**Рабочее задание**.
Продолжите, пожалуйста, приведенную ниже беседу о новомучениках, начав сразу после ее последней фразы.

А вы знаете, мне тоже кажется, что нужно какие-то искать формы, очень осторожно, может быть, не снимать про конкретных людей, собирательный образ создавать, чтобы не было, потому что очень сложно не задеть. Но с другой стороны, я недавно говорил с одним человеком, который занимается просвещением, у него много проектов и телевизионных, а я с ним делился идеей, у нас есть такая идея: мультфильм про Елизавету Федоровну, там с какими-то элементами перенесения в наше время, с героями и так далее. И он мне вдруг, для меня неожиданно от него это было услышать, он мне сказал такую вещь, хотел у вас спросить, как вы думаете, что вы думаете по этому поводу, он сказал так: «Я вообще не уверен, что тема новомучеников — это сегодня правильная тема для разговора о христианстве с молодежью и подростками» (потому что мы говорили про детей), потому что все-таки эта тема (я сейчас точно не помню, как он сказал), но до которой надо дозреть, все-таки тема мучений — особая тема, и начинать с этого было бы неправильно. Вот вы как думаете?

**Исходные данные**.
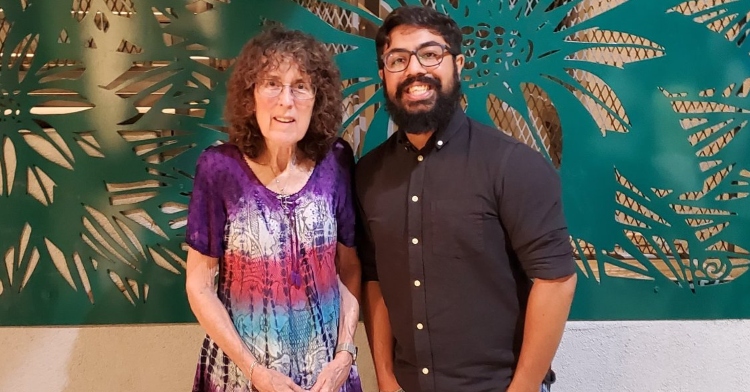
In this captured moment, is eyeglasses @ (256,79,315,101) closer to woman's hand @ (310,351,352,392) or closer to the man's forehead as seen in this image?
the man's forehead

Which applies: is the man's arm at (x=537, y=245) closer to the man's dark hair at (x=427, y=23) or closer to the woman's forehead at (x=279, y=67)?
the man's dark hair at (x=427, y=23)

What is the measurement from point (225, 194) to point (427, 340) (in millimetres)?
592

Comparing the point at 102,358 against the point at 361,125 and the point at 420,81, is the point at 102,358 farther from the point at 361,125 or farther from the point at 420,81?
the point at 420,81

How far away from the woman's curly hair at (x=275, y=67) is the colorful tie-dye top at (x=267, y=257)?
6cm

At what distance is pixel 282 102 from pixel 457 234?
0.50m

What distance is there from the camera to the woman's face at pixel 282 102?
1.34 metres

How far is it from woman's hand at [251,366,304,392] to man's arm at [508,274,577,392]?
1.74 ft

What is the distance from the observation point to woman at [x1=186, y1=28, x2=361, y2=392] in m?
1.36

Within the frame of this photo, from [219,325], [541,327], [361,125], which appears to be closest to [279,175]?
[219,325]

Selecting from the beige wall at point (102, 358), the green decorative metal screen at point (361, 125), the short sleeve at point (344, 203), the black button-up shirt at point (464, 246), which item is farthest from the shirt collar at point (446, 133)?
the beige wall at point (102, 358)

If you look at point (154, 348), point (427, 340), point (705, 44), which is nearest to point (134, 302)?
point (154, 348)

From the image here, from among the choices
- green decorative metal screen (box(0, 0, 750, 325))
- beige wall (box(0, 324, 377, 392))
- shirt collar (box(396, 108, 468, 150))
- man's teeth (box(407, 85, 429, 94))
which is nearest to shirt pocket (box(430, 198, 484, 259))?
shirt collar (box(396, 108, 468, 150))

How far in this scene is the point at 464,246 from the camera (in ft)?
4.45

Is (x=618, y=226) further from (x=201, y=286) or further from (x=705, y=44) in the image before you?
(x=201, y=286)
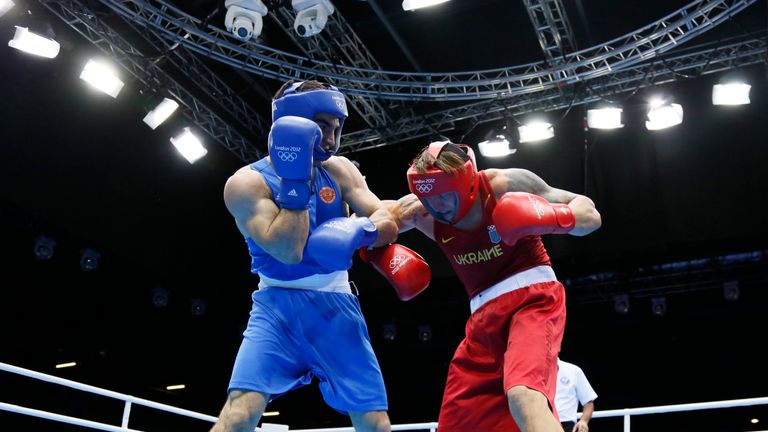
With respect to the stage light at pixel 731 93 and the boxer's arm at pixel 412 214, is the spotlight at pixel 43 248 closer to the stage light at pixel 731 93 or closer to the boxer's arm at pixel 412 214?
the boxer's arm at pixel 412 214

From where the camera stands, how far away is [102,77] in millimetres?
6836

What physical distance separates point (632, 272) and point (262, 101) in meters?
4.85

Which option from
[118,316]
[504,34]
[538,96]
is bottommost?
[118,316]

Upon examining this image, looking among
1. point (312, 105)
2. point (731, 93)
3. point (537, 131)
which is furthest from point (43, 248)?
point (731, 93)

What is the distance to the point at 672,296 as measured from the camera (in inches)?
367

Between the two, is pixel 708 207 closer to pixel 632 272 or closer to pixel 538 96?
pixel 632 272

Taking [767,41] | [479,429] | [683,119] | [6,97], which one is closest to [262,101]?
[6,97]

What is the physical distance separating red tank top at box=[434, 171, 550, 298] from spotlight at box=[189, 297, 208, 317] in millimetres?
6757

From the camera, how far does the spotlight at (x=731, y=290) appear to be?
8359 millimetres

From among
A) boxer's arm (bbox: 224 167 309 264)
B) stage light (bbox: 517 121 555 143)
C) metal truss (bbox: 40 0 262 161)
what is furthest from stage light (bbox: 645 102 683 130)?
boxer's arm (bbox: 224 167 309 264)

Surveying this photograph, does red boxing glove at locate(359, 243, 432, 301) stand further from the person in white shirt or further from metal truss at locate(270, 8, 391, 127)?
metal truss at locate(270, 8, 391, 127)

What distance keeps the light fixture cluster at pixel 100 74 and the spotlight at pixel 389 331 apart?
12.0 feet

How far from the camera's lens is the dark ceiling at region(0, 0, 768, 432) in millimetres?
7230

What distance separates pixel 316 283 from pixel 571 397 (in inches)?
103
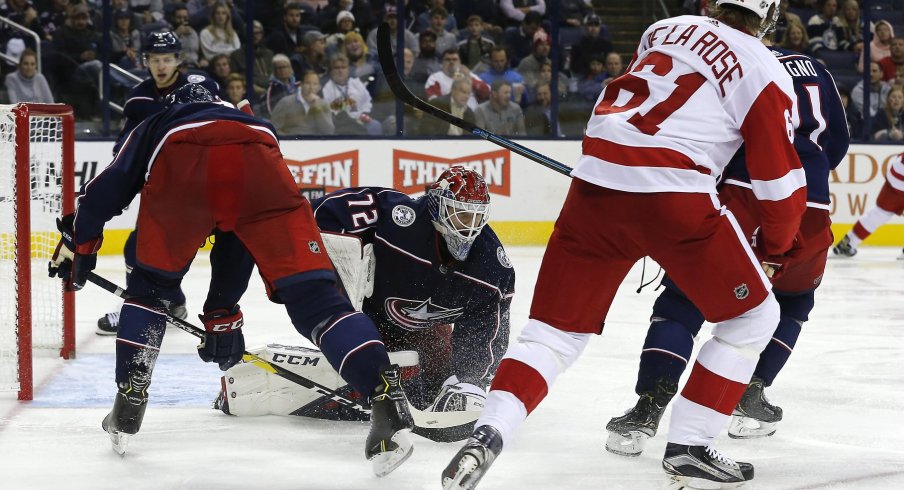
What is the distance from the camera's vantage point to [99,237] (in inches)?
110

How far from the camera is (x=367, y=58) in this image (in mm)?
8062

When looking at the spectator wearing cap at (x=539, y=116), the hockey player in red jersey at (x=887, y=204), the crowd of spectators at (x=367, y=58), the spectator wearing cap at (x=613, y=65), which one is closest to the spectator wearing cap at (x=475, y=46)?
the crowd of spectators at (x=367, y=58)

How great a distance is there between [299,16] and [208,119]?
18.5 ft

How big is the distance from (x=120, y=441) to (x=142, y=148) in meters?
0.68

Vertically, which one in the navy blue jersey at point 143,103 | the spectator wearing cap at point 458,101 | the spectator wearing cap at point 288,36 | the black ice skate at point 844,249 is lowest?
the black ice skate at point 844,249

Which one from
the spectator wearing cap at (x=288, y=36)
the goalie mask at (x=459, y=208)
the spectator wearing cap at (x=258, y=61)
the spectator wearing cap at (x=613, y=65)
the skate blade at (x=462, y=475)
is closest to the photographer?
the skate blade at (x=462, y=475)

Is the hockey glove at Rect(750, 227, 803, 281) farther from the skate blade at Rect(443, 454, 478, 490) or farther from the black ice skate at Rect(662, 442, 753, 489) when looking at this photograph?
the skate blade at Rect(443, 454, 478, 490)

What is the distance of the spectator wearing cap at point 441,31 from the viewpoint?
322 inches

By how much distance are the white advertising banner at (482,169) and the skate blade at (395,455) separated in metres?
5.23

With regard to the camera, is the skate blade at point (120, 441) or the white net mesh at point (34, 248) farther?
the white net mesh at point (34, 248)

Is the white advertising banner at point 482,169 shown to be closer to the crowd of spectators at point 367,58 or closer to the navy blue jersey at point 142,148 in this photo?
the crowd of spectators at point 367,58

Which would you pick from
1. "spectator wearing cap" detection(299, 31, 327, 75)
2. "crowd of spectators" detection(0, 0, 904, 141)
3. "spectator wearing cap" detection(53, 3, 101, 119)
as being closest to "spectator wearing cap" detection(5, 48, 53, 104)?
"crowd of spectators" detection(0, 0, 904, 141)

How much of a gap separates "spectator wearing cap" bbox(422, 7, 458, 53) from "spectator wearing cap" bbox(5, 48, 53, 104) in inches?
102

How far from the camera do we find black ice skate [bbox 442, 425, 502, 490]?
2.18m
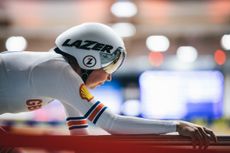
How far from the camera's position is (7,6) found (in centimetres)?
1330

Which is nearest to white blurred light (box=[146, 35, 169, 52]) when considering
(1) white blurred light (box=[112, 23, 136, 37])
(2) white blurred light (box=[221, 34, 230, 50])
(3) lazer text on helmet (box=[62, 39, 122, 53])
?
(1) white blurred light (box=[112, 23, 136, 37])

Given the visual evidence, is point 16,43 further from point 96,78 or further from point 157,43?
point 96,78

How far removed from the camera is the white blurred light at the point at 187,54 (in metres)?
16.0

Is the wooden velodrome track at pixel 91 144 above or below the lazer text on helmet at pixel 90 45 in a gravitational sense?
below

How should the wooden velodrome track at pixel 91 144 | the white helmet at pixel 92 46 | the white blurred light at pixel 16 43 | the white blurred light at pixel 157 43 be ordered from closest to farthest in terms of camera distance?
the wooden velodrome track at pixel 91 144 < the white helmet at pixel 92 46 < the white blurred light at pixel 16 43 < the white blurred light at pixel 157 43

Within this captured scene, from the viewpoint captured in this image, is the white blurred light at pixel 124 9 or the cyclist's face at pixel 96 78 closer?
the cyclist's face at pixel 96 78

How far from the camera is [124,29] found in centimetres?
1520

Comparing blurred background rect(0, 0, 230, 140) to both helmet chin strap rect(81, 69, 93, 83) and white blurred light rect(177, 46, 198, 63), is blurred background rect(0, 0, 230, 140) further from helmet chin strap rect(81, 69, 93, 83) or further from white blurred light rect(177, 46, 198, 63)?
helmet chin strap rect(81, 69, 93, 83)

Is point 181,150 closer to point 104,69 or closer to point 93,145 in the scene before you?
point 93,145

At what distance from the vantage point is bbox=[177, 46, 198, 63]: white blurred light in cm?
1597

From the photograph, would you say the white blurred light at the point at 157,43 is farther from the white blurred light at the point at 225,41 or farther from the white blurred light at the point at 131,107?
the white blurred light at the point at 131,107

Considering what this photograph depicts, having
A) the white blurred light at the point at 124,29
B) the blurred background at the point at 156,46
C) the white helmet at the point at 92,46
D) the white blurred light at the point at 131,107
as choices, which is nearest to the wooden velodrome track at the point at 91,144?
the white helmet at the point at 92,46

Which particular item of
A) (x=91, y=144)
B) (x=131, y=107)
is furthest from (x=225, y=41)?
(x=91, y=144)

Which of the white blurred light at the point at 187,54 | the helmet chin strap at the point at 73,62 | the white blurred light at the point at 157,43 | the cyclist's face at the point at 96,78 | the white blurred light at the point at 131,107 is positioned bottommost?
the white blurred light at the point at 131,107
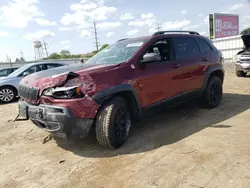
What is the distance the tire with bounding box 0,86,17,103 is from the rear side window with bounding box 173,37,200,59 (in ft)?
22.5

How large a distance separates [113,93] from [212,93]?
3.08 m

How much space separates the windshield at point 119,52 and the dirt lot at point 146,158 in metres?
1.36

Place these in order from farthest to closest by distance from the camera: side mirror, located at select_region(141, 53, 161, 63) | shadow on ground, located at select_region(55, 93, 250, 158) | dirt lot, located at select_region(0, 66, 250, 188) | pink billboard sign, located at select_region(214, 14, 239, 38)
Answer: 1. pink billboard sign, located at select_region(214, 14, 239, 38)
2. side mirror, located at select_region(141, 53, 161, 63)
3. shadow on ground, located at select_region(55, 93, 250, 158)
4. dirt lot, located at select_region(0, 66, 250, 188)

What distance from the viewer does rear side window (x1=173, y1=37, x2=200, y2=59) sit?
15.3 feet

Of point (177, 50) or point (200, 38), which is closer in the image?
point (177, 50)

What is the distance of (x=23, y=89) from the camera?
3.75 metres

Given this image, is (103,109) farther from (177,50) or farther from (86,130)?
(177,50)

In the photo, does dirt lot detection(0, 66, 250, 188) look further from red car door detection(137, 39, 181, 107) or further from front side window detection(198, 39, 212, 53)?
front side window detection(198, 39, 212, 53)

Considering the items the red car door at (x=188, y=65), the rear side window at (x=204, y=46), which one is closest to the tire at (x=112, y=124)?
the red car door at (x=188, y=65)

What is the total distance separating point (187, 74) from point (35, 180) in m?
3.33

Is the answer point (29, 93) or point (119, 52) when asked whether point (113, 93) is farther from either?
point (29, 93)

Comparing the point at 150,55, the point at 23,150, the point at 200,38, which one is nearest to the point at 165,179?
the point at 150,55

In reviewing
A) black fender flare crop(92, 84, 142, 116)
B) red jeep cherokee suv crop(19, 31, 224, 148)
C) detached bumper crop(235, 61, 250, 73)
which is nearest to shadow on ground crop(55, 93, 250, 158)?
red jeep cherokee suv crop(19, 31, 224, 148)

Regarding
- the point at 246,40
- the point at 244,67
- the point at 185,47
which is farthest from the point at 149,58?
the point at 246,40
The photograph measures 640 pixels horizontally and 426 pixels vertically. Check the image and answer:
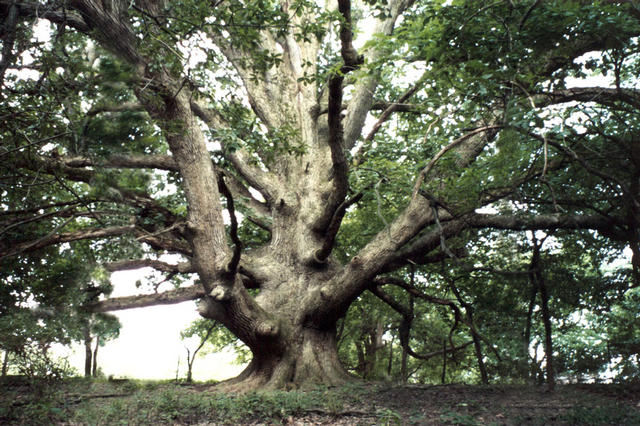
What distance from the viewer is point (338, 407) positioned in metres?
4.41

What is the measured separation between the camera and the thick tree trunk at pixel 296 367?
5.90 meters

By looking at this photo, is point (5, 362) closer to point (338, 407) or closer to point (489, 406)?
point (338, 407)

**Результат**.
Ну, во-первых, мы не начинаем — это раз, мы давно ведем разговор о Боге с нашим обществом, поэтому это не начало… для кого-то, может быть, это действительно, начало. С другой стороны, тот опыт, который есть у нас на Бутовском полигоне, показывает, что дети это воспринимают… воспринимают эту тему и воспринимают правильно. Да, понятно, что рассказывать какие-то ужасы детям первого класса не надо, им надо поднести какой-то другой подход. Вот у нас, например, наш директор воскресной школы, когда такие детские группы приходили к нам, то он вел рассказ об этих всех событиях на основе известного стихотворения Чуковского «Таракан-таракан-тараканище»: усами шевелит и так далее. Всё это… это некоторая притча была, поэтому вот…

Ну да.

Поэтому надо найти просто подход, и дети это воспринимают. И не надо этого бояться.

Просто обычно говорят то, что все-таки мне собеседник сказал: «Ну а что, вот про Елизавету Федоровну, что там — заканчивать вот этой трагической гибелью? Для ребенка не может быть такого финала». Другое дело, что никто и не обязывает делать именно такой финал в художественном произведении.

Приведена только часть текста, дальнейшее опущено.